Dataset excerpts
# # # # #

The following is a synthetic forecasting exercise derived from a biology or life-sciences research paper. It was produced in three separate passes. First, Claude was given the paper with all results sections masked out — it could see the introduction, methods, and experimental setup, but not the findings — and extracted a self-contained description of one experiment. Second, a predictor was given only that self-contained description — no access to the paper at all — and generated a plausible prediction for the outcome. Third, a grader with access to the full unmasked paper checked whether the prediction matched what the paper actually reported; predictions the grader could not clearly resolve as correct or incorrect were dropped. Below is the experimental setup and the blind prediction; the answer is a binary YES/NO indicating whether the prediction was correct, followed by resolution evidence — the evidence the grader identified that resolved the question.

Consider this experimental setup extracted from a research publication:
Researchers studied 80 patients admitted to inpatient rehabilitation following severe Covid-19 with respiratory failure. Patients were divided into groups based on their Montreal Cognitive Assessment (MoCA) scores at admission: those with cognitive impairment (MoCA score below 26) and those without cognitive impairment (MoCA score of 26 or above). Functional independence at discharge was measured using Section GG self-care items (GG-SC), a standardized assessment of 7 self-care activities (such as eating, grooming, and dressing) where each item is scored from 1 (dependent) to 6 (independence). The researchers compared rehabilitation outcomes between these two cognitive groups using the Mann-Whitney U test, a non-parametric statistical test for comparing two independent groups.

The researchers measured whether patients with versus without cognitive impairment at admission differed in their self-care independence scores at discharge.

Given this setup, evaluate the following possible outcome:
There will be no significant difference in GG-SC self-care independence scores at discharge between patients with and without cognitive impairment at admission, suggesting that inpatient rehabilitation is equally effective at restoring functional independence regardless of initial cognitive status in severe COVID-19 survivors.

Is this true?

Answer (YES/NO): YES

# # # # #

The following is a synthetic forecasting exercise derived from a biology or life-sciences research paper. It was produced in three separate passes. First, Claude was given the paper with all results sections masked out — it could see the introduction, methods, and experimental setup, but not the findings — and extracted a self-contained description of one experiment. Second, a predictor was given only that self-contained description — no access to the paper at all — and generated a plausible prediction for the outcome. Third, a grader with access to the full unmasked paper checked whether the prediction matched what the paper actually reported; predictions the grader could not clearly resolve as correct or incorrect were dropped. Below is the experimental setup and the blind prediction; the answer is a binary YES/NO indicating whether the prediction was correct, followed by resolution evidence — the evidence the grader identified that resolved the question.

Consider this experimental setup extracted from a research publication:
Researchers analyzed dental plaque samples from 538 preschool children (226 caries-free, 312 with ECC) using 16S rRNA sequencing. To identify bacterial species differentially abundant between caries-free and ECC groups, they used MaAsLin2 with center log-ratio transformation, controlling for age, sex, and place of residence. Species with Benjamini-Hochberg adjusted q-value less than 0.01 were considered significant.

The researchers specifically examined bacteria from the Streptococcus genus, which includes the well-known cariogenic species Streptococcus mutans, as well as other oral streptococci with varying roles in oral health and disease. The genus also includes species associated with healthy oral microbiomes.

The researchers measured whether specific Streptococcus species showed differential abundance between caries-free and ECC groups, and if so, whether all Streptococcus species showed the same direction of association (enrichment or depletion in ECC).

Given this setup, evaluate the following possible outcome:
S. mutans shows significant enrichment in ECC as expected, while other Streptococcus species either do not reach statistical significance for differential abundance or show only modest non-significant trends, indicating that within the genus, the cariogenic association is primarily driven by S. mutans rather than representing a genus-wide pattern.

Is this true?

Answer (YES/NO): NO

# # # # #

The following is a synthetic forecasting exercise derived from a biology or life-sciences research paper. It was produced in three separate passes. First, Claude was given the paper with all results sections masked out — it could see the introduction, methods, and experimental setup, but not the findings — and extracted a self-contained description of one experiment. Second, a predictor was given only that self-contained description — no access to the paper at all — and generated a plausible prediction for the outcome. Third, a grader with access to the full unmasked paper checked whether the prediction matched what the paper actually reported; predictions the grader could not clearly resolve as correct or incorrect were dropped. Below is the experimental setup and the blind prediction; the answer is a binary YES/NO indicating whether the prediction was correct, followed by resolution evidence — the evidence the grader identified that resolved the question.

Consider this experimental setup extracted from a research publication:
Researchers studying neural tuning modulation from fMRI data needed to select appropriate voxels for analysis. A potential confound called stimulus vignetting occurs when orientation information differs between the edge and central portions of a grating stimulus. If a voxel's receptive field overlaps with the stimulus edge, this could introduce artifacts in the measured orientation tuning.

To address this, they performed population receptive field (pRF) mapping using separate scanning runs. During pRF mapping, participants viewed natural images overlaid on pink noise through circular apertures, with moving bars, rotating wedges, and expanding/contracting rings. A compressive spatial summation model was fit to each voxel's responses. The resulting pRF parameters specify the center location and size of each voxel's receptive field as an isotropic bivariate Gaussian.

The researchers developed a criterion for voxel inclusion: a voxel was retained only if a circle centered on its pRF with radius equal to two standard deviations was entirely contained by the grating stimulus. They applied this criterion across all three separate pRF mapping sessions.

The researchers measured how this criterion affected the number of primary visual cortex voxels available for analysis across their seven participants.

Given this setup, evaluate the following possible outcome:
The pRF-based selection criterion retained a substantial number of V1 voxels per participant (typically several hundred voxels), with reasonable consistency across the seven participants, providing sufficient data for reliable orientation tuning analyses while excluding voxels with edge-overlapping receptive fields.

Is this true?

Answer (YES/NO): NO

# # # # #

» TO DO: Note every line above where the string "retained" shows up, and copy those lines.

» EXERCISE RESPONSE:
The researchers developed a criterion for voxel inclusion: a voxel was retained only if a circle centered on its pRF with radius equal to two standard deviations was entirely contained by the grating stimulus. They applied this criterion across all three separate pRF mapping sessions.
The pRF-based selection criterion retained a substantial number of V1 voxels per participant (typically several hundred voxels), with reasonable consistency across the seven participants, providing sufficient data for reliable orientation tuning analyses while excluding voxels with edge-overlapping receptive fields.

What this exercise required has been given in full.